▸ EXERCISE INSTRUCTIONS
1. Answer these questions using the passage about the making of Wonder Showzen.
(a) What name would have caused the show to be tagged "kids show" on people's DVRs?
(b) In what season and year, and in which city, did work on the first season begin?
(c) What does Lee give as the approximate budget per episode?
2. Write out the part of the passage about the making of Wonder Showzen that opens with the words containing "Chris Tartaro (assistant" and closes with "what that meant.".
3. Continue the passage about the making of Wonder Showzen from where it stops.

▸ QUOTED PASSAGE
Tom Calderone (executive vice president for music programming and talent for MTV and MTV2): MTV had gotten into music-reality shows like The Osbournes, so the concept of MTV2 was to protect the network’s music image: “If you still love 24-hour music videos, it’s on MTV2.” [Eventually], we decided to go more male. We repurposed some stuff, like Jackass. But me and [music programming and talent execs] Michele Megan Dix and Jesse Ignjatovic were charged with finding edgy, quote-unquote “male-driven” content for MTV2.

Jesse came into my office for our weekly development meeting with a tape of the USA pilot and said, “You gotta watch this.” My heroes were people like Lorne Michaels, Chuck Barris, Monty Python—people that really pushed the envelope. So when they played the Wonder Showzen tape, my jaw dropped: “We have to do this.”

But we did change the title, because Kids’ Show would have been tagged “kids show” on people’s DVRs. And we had to make sure Wonder Showzen wasn’t in there between Sesame Street and Dora the Explorer.

Work on the first season of the newly revived, newly rechristened Wonder Showzen began in the fall of 2004 in New York City.

Levy: We never had different departments, which is weird for TV. So I did everything—I was in charge of hair and makeup, wardrobe, and art. Wonder Showzen was a truly magical time period for all of us. And for a lot of people, it was their first-ever job.

Chris Tartaro (assistant camera): I was super-young—just 22 years old—and I’d interned and worked as a PA at MTV. They were like, “We’re doing a kids’ show, and we want you to help get John and Vernon up and running as a production.” I had no idea what that meant.

Jessica Vitkus (supervising producer, Season 2): Everybody in Wonder Showzen was an extra in something. You didn’t have to be a good actor—they just needed bodies. They knew I was a crafter on the side, so for one scene, I made some puppets out of oven mitts, or whatever I could find.

Lee: The Wonder Showzen budget was around $400,000 an episode, and we were smart enough to be on time and on budget. We didn’t want to be the squeaky wheel, because that way we’d get away with more. Our line producers would say, “This is a $40,000 joke.” And we’d say, “No, no—we want the $500 version of this joke.”

Spatial questions tied to pictures:
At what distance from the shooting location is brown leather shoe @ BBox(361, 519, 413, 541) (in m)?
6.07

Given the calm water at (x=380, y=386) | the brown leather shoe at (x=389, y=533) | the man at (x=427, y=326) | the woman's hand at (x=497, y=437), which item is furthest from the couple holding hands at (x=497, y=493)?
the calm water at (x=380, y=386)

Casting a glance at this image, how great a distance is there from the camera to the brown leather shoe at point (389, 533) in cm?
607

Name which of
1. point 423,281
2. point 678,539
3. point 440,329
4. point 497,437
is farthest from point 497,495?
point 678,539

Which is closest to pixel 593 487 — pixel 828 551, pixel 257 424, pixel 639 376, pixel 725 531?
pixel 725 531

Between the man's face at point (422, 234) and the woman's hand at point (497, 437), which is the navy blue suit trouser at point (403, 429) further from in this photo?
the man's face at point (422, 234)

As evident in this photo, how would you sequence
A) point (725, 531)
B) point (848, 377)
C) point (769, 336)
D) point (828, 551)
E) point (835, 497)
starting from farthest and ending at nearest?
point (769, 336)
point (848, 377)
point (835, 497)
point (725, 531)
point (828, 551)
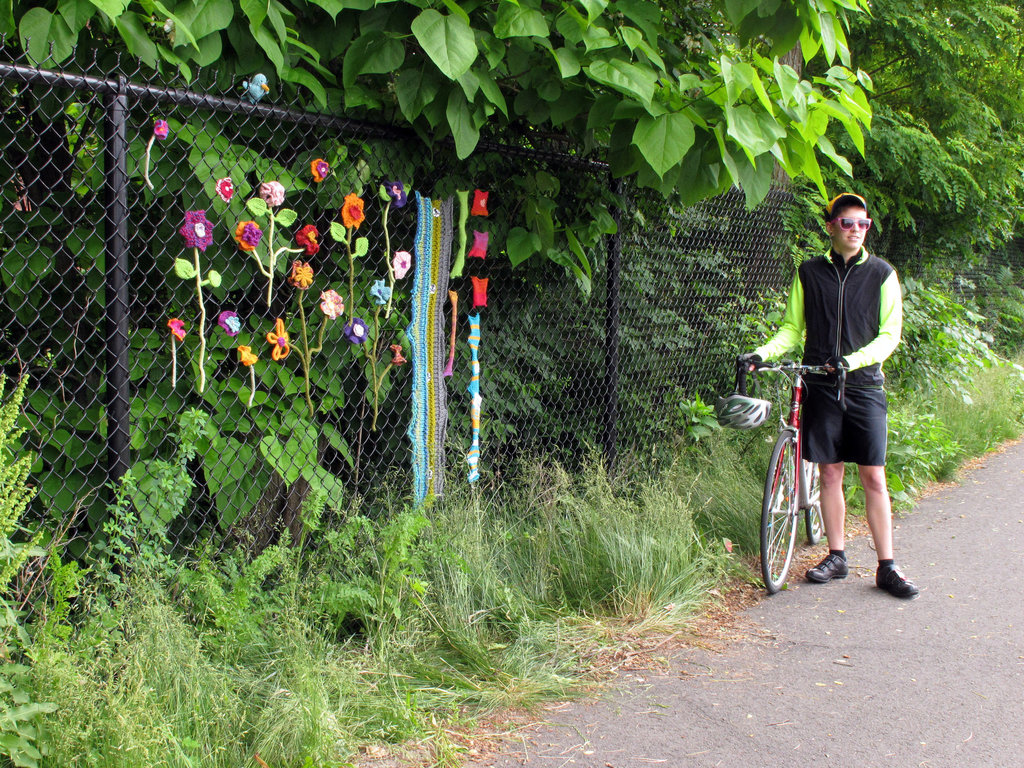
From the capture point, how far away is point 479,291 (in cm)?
453

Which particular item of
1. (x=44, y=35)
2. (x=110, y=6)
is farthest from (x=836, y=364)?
(x=44, y=35)

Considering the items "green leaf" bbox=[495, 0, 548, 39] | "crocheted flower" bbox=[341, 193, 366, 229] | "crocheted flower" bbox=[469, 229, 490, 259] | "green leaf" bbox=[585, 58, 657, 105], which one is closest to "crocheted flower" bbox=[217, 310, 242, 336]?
"crocheted flower" bbox=[341, 193, 366, 229]

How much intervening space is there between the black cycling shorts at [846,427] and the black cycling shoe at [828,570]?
0.58 m

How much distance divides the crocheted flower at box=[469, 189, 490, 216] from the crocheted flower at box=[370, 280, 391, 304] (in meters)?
0.68

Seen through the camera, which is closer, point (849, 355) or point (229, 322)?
point (229, 322)

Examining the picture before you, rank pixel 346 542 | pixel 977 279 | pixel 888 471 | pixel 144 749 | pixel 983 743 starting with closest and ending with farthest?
pixel 144 749 < pixel 983 743 < pixel 346 542 < pixel 888 471 < pixel 977 279

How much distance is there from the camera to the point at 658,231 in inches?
237

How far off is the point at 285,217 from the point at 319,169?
0.92 ft

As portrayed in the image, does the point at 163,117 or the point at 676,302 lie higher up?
the point at 163,117

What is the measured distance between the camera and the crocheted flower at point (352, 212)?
378 cm

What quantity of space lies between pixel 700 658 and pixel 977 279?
12.8 meters

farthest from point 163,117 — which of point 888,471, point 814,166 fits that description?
point 888,471

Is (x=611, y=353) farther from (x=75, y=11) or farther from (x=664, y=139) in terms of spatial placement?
(x=75, y=11)

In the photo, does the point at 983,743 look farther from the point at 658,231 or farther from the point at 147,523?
the point at 658,231
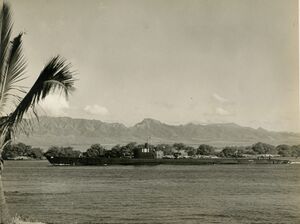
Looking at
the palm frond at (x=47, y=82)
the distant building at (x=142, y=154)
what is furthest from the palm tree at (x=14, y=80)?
the distant building at (x=142, y=154)

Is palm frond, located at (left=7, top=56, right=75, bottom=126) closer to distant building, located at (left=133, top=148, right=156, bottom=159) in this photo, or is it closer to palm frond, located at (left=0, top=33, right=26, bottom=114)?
palm frond, located at (left=0, top=33, right=26, bottom=114)

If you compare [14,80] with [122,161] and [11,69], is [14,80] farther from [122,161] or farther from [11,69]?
[122,161]

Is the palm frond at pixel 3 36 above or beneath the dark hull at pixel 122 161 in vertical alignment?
above

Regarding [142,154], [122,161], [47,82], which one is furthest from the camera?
[122,161]

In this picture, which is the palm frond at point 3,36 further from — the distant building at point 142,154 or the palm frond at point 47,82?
the distant building at point 142,154

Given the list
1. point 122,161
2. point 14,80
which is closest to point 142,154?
point 122,161

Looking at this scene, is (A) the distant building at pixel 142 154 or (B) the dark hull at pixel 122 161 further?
(B) the dark hull at pixel 122 161

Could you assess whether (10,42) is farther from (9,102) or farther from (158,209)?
(158,209)

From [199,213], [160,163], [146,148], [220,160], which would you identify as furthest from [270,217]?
[220,160]
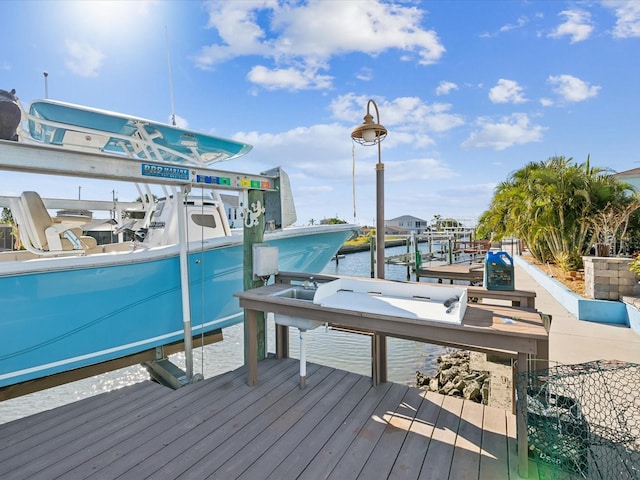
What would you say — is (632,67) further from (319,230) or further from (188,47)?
(188,47)

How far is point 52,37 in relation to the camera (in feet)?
13.7

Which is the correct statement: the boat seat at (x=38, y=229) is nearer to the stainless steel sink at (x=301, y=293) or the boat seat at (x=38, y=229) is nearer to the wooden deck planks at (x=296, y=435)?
the stainless steel sink at (x=301, y=293)

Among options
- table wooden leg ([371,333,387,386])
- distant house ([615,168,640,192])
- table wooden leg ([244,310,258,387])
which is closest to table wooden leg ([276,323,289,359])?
table wooden leg ([244,310,258,387])

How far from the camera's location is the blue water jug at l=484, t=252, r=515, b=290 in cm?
252

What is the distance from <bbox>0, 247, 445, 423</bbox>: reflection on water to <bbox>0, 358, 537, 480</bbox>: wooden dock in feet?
6.06

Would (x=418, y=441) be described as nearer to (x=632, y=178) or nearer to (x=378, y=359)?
(x=378, y=359)

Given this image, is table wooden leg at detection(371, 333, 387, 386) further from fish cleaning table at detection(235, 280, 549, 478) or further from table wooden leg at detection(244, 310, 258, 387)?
table wooden leg at detection(244, 310, 258, 387)

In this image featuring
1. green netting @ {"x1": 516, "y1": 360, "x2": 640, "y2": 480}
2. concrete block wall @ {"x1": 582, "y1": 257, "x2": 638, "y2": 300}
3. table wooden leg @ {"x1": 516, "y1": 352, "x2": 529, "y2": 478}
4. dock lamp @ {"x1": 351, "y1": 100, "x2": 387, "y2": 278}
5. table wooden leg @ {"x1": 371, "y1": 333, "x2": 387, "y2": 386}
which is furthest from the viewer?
concrete block wall @ {"x1": 582, "y1": 257, "x2": 638, "y2": 300}

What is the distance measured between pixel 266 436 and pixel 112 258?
2221 mm

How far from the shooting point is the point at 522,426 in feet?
6.02

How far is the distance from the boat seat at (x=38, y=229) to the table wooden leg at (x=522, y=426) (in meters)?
4.05

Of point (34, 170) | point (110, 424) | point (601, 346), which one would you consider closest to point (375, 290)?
point (110, 424)

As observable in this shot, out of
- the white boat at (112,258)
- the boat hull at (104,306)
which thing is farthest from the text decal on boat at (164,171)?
the boat hull at (104,306)

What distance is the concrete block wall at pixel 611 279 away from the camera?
5398 millimetres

▸ TASK RESPONSES
1.
(a) Kids' Show
(b) The fall of 2004, in New York City
(c) Around $400,000 an episode

2.
Chris Tartaro (assistant camera): I was super-young—just 22 years old—and I’d interned and worked as a PA at MTV. They were like, “We’re doing a kids’ show, and we want you to help get John and Vernon up and running as a production.” I had no idea what that meant.

3.
Chatman: After the show got picked up, we wanted a few more main puppets, so we could have more story lines and have a little team of characters. We found this guy who’d made puppets for Sesame Street. He had a big shock of white hair and this crazy workshop down in the Lower East Side, and he did really good work. But after 35 years of glue inhalation, his brain was gone. He got mad about a shade of color we wanted for a puppet and threw us out of the studio.

We discovered the world of puppet people is really weird. They were so offended that we were not professionally trained: “Who are going to be your puppeteers?” And we were like, “We’re going to do it ourselves. Don’t you just open your hand?”

Levy: We never made any puppets at Wonder Showzen. They were done by Geppetto Studios in New York, who were weirdos in their own right.

And I never went on the shoots with Clarence. I couldn’t handle what was about to happen.

Tartaro: John and Vernon were so good at drawing out people’s problematic beliefs—getting them to say, like, “I don’t pay attention to that,” or, “That’s not important.” It was all either privileged stuff or racially tinged beliefs people didn’t realize they had. The beauty of it was they always played it for comedy; it wasn’t like, “We’re going to take this person apart.” Though at times I thought those dudes got a lot more pleasure out of fucking with people than I did.

Chatman: We got kicked and punched a lot. We got knives pulled on us twice in one day.

Tozzi: And after they’d get chased by people with knives, Lisa Schiller would have to go back and get releases [signed]. That’s real bravery.

Lisa Schiller (production assistant): I had to explain to people what had just happened. And there were a lot of angry people. Not everyone was happy with a puppet in their face.

My strategy changed from person to person—I had to be able to read them. So when people were like, “Fuck those guys,” I’d agree with them: “They’re awful, I know! But it’s my first job, and I’m so nervous, and would you please do this for me?” Most people signed the release, so the little 25-year-old girl would keep her job. That worked, because trying to explain the show to people in that state of anger doesn’t work.

Lee: One guy [we videotaped] had this look in his eye and was standing in a way that made Vernon and I go, “Uh-oh.” He started coming toward us aggressively, and we started backing up with the puppet.

Chatman: He was going, “I don’t want to go back to Rikers. You guys are gonna make me go back to Rikers.”

Schiller: John and Vernon would usually warn me as they walked away whether the person was going to be agreeable or not. But that guy came after us so fast, I didn’t even have time to react before Vernon was steering me into a cab with the two of them. And they screamed, “Just drive!”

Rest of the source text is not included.